Return every line of the entries below that contains the string "headlight", matching case exactly.

Excerpts of spatial question data

===============

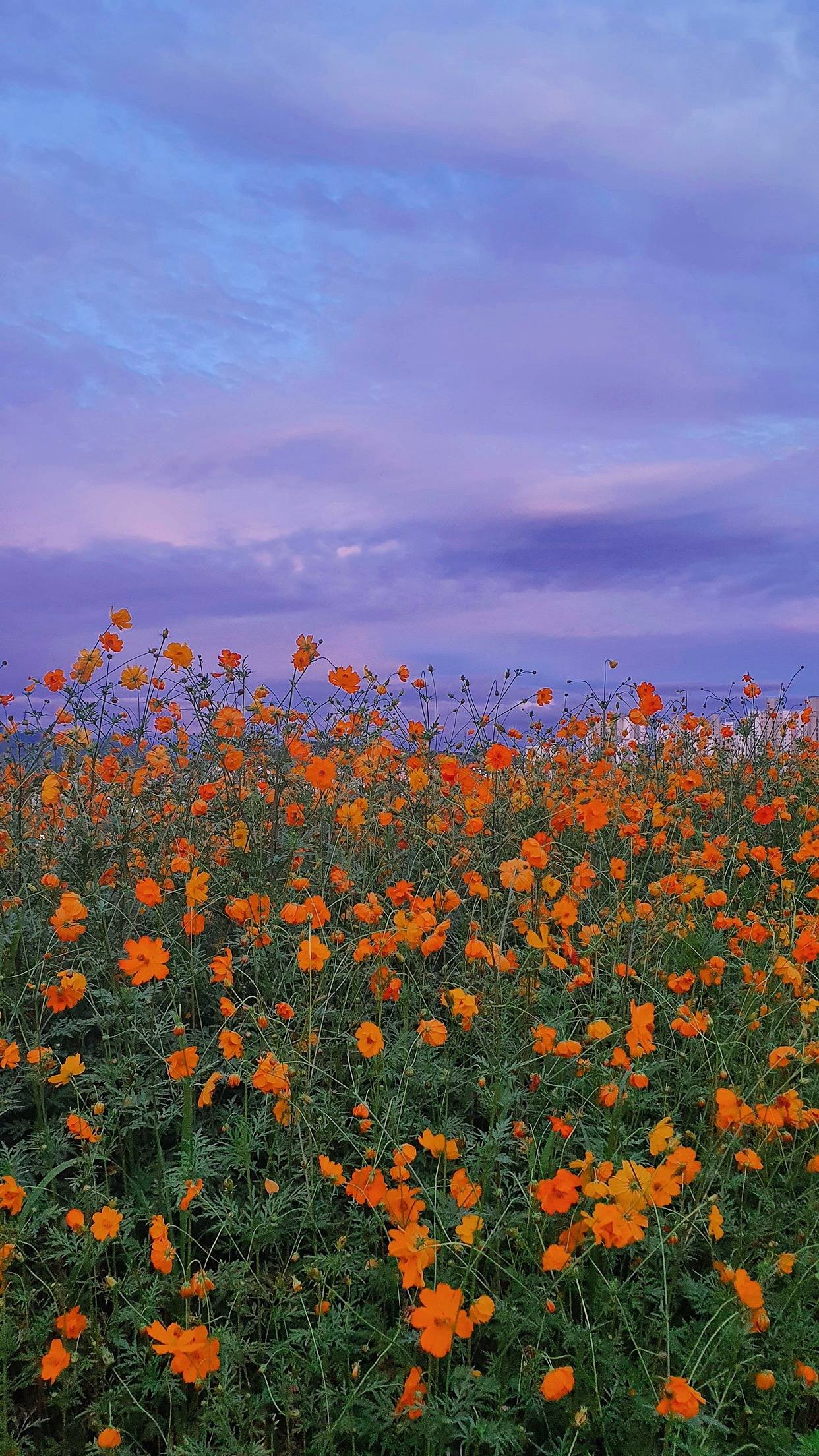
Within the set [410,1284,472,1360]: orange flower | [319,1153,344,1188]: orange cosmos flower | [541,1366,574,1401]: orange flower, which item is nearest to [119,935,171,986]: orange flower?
[319,1153,344,1188]: orange cosmos flower

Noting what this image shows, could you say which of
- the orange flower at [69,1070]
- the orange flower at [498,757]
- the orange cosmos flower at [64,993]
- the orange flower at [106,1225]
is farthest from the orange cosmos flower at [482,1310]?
the orange flower at [498,757]

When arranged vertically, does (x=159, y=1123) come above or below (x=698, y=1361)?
above

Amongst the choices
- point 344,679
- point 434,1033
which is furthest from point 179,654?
point 434,1033

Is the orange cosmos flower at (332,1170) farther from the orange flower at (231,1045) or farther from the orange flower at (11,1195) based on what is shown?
the orange flower at (11,1195)

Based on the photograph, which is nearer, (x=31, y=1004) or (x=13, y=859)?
(x=31, y=1004)

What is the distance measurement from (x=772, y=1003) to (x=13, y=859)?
2748 mm

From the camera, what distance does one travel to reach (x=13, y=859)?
143 inches

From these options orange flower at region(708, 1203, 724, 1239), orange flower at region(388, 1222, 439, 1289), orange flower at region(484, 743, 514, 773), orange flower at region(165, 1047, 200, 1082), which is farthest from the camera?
orange flower at region(484, 743, 514, 773)

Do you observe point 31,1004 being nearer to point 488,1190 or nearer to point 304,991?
point 304,991

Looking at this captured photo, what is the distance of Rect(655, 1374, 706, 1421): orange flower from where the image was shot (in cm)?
168

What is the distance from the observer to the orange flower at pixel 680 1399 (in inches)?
66.2

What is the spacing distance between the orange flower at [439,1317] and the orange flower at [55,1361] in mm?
776

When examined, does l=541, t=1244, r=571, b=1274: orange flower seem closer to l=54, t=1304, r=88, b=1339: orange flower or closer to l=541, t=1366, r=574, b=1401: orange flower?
l=541, t=1366, r=574, b=1401: orange flower

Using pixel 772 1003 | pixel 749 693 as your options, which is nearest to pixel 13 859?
pixel 772 1003
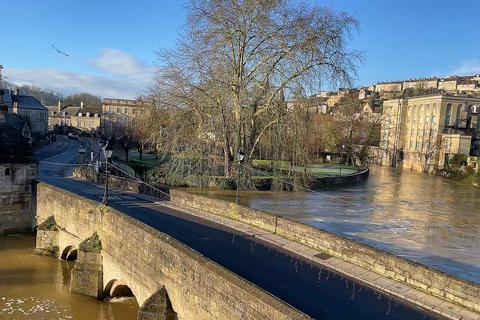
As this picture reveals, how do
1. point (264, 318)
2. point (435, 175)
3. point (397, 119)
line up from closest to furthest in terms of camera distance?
point (264, 318) → point (435, 175) → point (397, 119)

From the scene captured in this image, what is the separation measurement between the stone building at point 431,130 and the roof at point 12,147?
52355 mm

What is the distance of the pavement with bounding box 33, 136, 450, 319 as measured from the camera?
9047 mm

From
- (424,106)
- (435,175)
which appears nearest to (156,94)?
(435,175)

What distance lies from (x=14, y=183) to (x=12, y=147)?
6.76 feet

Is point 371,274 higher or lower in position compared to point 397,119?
lower

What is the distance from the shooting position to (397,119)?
235ft

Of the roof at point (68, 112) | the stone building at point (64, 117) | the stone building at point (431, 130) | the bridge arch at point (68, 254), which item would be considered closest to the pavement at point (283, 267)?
the bridge arch at point (68, 254)

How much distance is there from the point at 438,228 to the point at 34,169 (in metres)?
22.0

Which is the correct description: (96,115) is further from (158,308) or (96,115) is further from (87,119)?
(158,308)

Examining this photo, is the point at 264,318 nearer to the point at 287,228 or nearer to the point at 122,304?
the point at 287,228

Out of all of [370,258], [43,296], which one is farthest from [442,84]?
[43,296]

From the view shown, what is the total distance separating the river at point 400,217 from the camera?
15688mm

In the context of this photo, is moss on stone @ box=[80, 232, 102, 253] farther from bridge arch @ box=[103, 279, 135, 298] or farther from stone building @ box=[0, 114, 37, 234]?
stone building @ box=[0, 114, 37, 234]

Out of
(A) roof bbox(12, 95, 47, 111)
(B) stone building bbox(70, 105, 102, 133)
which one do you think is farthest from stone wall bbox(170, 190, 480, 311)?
(B) stone building bbox(70, 105, 102, 133)
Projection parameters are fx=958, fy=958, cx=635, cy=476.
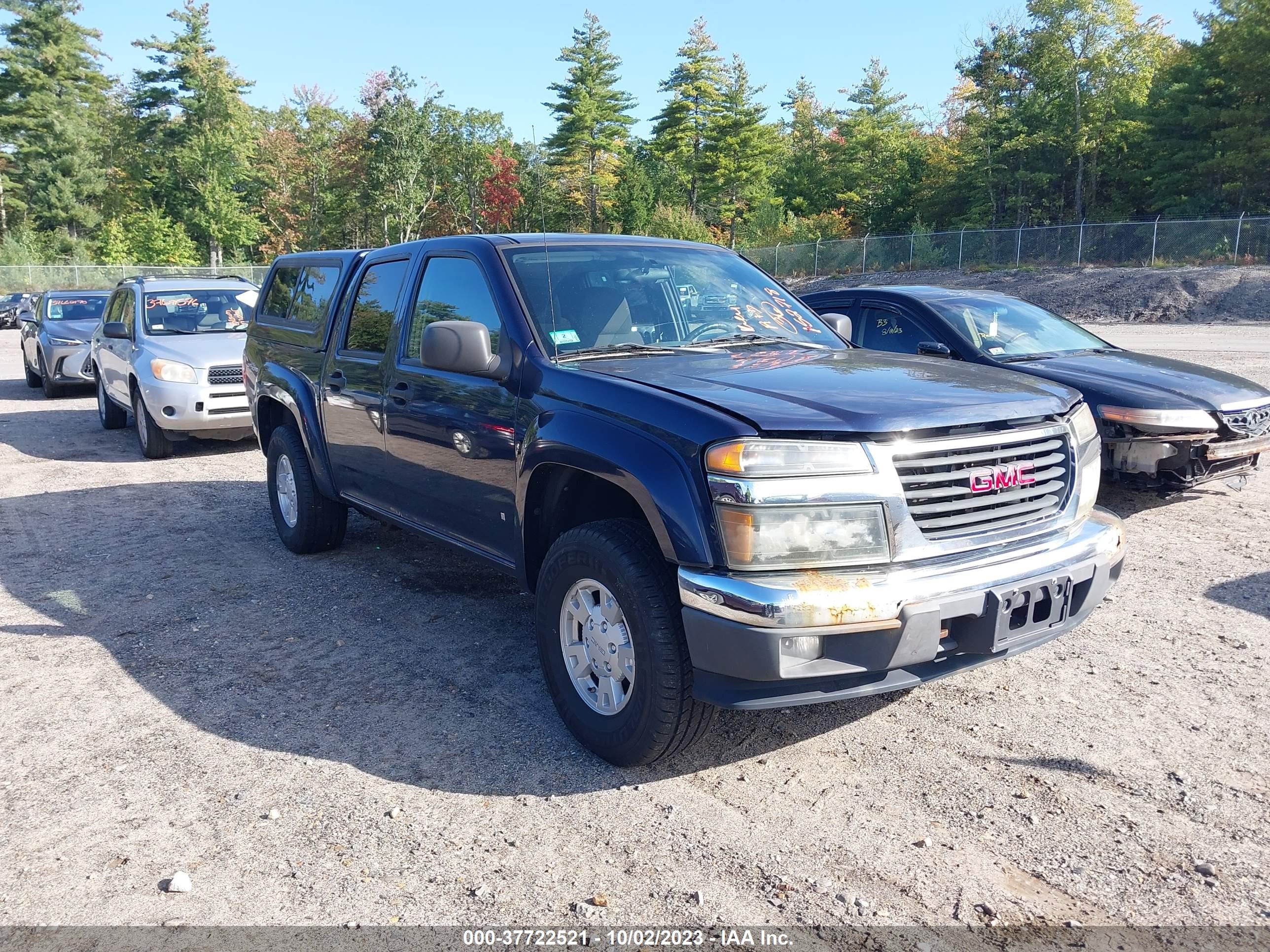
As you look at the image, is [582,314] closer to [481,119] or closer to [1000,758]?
[1000,758]

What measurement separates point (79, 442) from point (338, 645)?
8537 millimetres

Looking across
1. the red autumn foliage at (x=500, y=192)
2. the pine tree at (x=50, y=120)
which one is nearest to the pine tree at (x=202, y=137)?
the pine tree at (x=50, y=120)

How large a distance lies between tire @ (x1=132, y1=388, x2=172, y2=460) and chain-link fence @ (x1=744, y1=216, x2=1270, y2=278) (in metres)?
23.1

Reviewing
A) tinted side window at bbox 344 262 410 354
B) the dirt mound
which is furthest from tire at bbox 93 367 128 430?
the dirt mound

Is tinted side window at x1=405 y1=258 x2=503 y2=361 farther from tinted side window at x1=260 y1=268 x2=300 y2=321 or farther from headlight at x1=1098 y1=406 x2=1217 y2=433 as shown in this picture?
headlight at x1=1098 y1=406 x2=1217 y2=433

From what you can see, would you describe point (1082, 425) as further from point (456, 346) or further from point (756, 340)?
point (456, 346)

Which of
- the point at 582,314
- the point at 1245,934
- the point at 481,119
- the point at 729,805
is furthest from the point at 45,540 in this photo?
the point at 481,119

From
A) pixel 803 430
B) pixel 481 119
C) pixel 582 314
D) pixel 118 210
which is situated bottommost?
pixel 803 430

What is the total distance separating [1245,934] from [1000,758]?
1.06 metres

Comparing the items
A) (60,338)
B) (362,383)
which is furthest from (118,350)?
(362,383)

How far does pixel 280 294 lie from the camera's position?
22.7 feet

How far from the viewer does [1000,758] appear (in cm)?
359

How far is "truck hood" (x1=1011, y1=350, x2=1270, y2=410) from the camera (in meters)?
6.54

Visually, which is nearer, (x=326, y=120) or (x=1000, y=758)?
(x=1000, y=758)
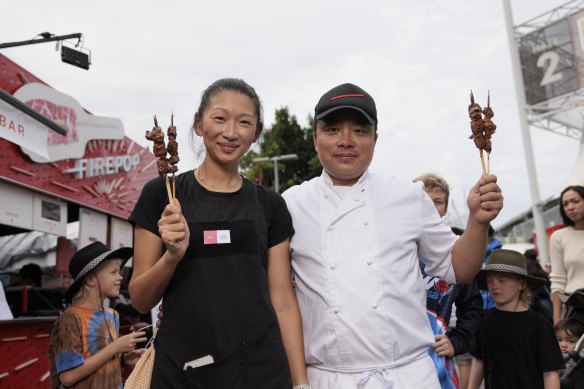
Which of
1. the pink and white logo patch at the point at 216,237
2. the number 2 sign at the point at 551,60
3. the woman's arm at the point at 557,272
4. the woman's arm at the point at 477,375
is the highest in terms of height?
the number 2 sign at the point at 551,60

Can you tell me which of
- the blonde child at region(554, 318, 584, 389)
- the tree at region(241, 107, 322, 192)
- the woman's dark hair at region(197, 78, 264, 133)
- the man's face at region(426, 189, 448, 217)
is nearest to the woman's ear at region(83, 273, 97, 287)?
the woman's dark hair at region(197, 78, 264, 133)

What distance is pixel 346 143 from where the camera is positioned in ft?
8.05

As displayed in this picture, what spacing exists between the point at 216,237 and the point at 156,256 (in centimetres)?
25

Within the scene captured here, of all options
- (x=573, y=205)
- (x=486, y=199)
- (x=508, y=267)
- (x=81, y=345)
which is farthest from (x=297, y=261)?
(x=573, y=205)

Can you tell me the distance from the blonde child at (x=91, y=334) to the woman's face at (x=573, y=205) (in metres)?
4.26

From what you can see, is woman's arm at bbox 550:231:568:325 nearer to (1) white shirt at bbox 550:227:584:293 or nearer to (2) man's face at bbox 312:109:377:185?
(1) white shirt at bbox 550:227:584:293

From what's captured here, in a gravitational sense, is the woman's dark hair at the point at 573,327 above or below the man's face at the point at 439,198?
below

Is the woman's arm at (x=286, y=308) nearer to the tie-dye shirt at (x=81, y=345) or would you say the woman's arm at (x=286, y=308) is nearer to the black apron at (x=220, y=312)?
the black apron at (x=220, y=312)

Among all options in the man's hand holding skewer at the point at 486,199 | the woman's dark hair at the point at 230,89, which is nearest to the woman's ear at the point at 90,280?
the woman's dark hair at the point at 230,89

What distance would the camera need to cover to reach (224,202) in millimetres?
2188

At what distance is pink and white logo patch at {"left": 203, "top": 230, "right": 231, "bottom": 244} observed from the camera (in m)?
2.07

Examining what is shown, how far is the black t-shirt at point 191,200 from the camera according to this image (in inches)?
82.8

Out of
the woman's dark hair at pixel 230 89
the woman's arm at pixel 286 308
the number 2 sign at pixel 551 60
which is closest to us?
the woman's arm at pixel 286 308

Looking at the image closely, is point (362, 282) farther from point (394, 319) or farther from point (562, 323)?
point (562, 323)
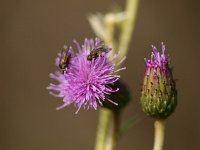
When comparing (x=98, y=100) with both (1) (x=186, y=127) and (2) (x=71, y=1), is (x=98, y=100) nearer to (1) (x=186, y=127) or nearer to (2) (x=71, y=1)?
(1) (x=186, y=127)

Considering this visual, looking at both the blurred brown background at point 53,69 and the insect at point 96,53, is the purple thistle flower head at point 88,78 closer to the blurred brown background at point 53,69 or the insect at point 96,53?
the insect at point 96,53

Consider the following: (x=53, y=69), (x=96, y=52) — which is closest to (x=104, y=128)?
(x=96, y=52)

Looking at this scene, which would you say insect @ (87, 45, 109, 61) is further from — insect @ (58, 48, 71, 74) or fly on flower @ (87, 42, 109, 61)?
insect @ (58, 48, 71, 74)

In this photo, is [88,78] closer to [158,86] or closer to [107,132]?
[158,86]

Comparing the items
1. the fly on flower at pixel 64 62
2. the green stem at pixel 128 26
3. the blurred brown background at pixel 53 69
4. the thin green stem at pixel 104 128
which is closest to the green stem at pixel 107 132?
the thin green stem at pixel 104 128

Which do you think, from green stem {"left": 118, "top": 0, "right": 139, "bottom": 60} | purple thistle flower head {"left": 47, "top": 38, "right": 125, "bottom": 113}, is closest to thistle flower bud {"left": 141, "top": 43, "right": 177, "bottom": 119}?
purple thistle flower head {"left": 47, "top": 38, "right": 125, "bottom": 113}

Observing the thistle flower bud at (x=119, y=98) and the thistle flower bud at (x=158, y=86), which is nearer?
the thistle flower bud at (x=158, y=86)

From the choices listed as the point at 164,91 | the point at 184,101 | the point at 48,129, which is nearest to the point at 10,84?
the point at 48,129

===============

* The completed task *
Is tinted side window at x1=405 y1=258 x2=503 y2=361 farther from tinted side window at x1=260 y1=268 x2=300 y2=321 or farther from headlight at x1=1098 y1=406 x2=1217 y2=433 as shown in this picture?
headlight at x1=1098 y1=406 x2=1217 y2=433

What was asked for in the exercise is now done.